Let’s walk through how capital gains tax works for the above example. When you first acquire an asset, it has a value (called the adjusted cost base). In the above example, the adjusted cost base would be $200,000, which was the price that was paid for the property. The value of that property should increase in value overtime and the longer you own it, the more it would likely increase. The difference between the value when you first acquired the property and the day you decide to sell it (or transfer it at time of death) is known as the capital gain. In the above example, the capital gain would be $500,000. You need to pay tax on 50% of that value. You don’t need to pay $250,000 in taxes, but rather that $250,000 would be added to income for that year on the tax return.
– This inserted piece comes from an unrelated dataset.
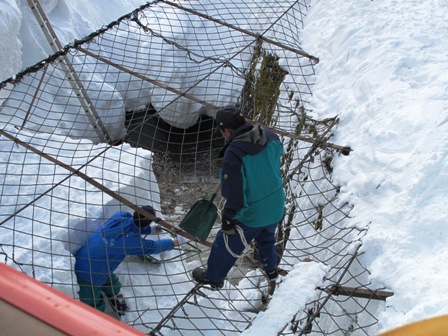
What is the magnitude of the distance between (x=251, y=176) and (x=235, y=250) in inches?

Based on a 40% marginal tax rate, the capital gains tax owing would be $100,000.

 

What is the principal residence rule?

One rule about capital gains that is important to know is that a person does not have to pay capital gains tax on their principal residence. Your principal residence doesn’t necessarily have to be the house you live in most of the time. If your cottage happens to be worth more than your principal residence, you may want to talk to your accountant to see if it makes sense to designate your cottage as your principal residence. Couples and their unmarried minor children can only designate one home in total as a principal residence.

 

Can I not just gift the cottage to my children?

I have heard many clients tell me that they are planning to just ‘gift’ their cottage to their children. If you are thinking of just ‘gifting’ the cottage to your children, keep in mind that the taxman must still be paid. Capital gains tax would be payable by the estate when the final tax return is filed for the deceased. It is the responsibility of the executors to ensure that those taxes are paid. If the capital gains tax was not paid, it would lead to the taxman knocking at the door to collect the outstanding capital gains tax along with interest and penalty.

 

Talk to your kids

Don’t just assume that your children want the cottage. What happens if one wants the cottage and the other doesn’t, it may lead to a forced sale of the property and cause family conflict. Sit down with your children and find out what their plans are. They might not want to take on the additional costs or have plans to purchase their own properties in the future.

 

Buy a life insurance policy.

A common means to cover capital gains tax on a cottage is to purchase a life insurance policy which will help to avoid the forced sale of estate assets upon death. However, life insurance should be considered earlier in life as the insurance does become more expensive as you get older, and may become prohibitive in your senior years. You could also use life insurance to equalize the estate if one or more child does not want to keep the cottage and would prefer to split the proceeds of the sale. Based on the above example, the $100,000 tax-free payout would cost a 60 year old couple roughly $135 per month to purchase a joint-last-to-die permanent policy. This is a small price to pay to have the peace of mind in knowing that their heirs will not be left with a tax liability and the cottage can be passed along as they wished.